# ASSIGNED TASK
In the entries that follow, the lines from the line containing "Arla Rattan Sofa Set" up to and including the line containing "BOSS para hombre." must be copied exactly, with pictures omitted.

# DATA TO USE
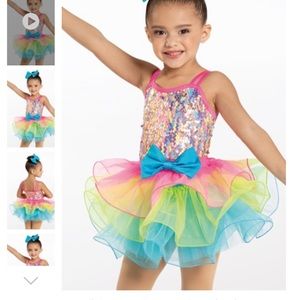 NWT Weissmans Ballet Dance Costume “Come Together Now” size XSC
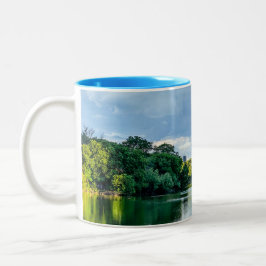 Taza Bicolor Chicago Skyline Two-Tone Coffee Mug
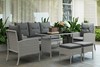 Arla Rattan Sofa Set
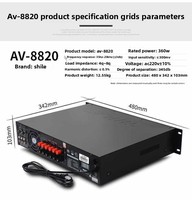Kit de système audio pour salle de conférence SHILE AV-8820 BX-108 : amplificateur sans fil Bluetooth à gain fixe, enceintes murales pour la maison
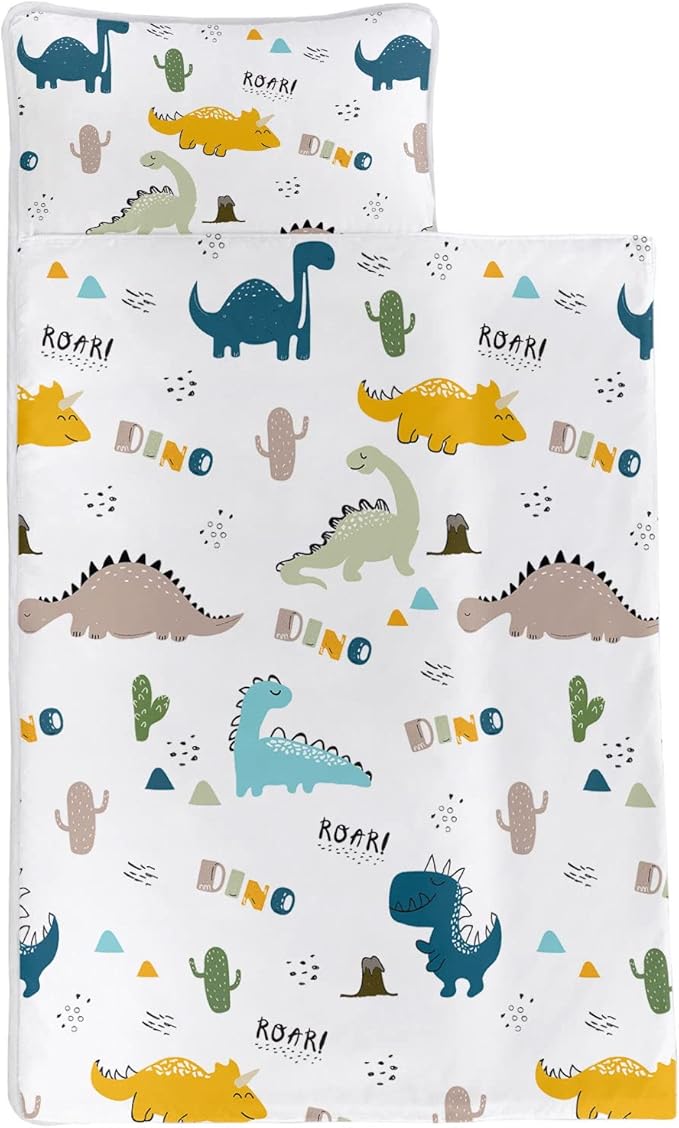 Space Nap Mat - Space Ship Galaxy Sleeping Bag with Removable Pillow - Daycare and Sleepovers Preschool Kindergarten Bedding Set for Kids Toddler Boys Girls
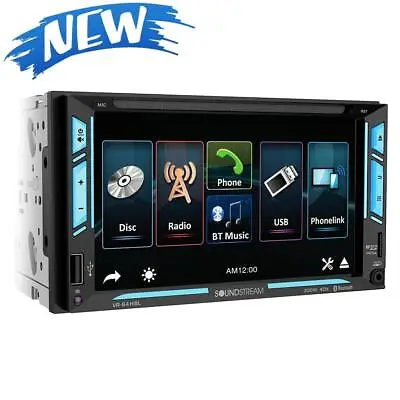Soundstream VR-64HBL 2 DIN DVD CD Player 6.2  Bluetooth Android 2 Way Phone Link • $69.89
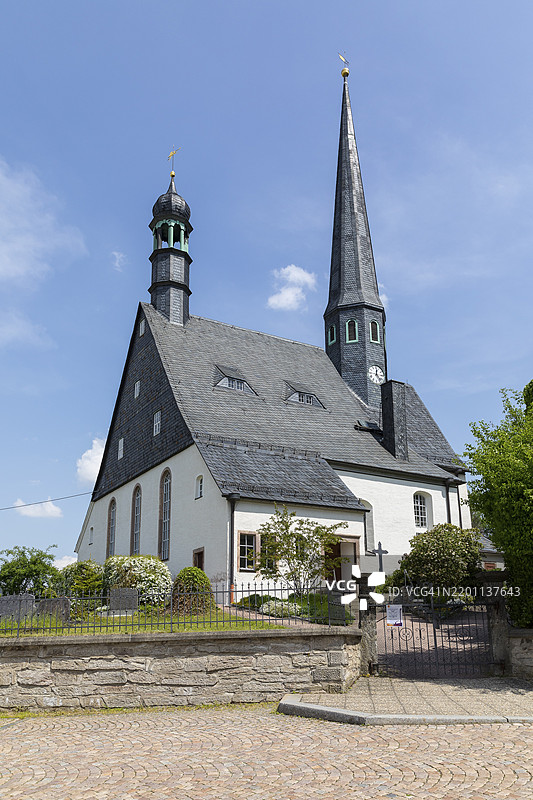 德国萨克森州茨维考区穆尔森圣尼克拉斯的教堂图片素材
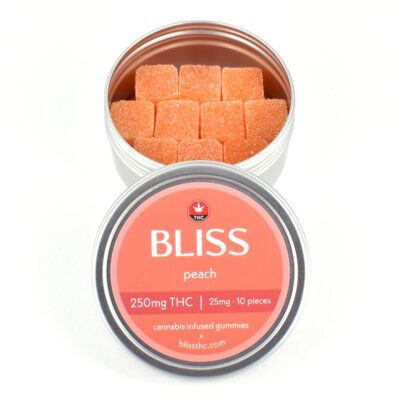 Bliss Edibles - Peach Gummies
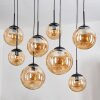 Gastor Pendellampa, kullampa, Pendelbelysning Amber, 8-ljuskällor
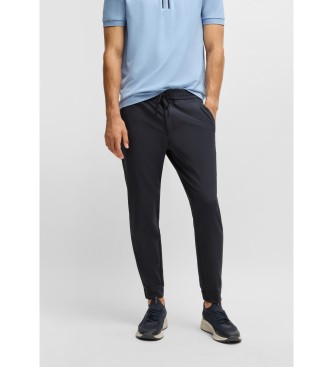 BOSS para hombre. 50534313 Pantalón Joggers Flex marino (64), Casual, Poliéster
==
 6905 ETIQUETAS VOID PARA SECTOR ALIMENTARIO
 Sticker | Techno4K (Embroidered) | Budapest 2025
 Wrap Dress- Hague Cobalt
--
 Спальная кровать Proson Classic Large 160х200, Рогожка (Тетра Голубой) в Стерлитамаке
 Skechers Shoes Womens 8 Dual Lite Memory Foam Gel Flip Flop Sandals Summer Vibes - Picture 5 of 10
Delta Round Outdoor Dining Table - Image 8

# EXERCISE RESPONSE
 Arla Rattan Sofa Set
Kit de système audio pour salle de conférence SHILE AV-8820 BX-108 : amplificateur sans fil Bluetooth à gain fixe, enceintes murales pour la maison
 Space Nap Mat - Space Ship Galaxy Sleeping Bag with Removable Pillow - Daycare and Sleepovers Preschool Kindergarten Bedding Set for Kids Toddler Boys Girls
Soundstream VR-64HBL 2 DIN DVD CD Player 6.2  Bluetooth Android 2 Way Phone Link • $69.89
 德国萨克森州茨维考区穆尔森圣尼克拉斯的教堂图片素材
 Bliss Edibles - Peach Gummies
 Gastor Pendellampa, kullampa, Pendelbelysning Amber, 8-ljuskällor
 BOSS para hombre. 50534313 Pantalón Joggers Flex marino (64), Casual, Poliéster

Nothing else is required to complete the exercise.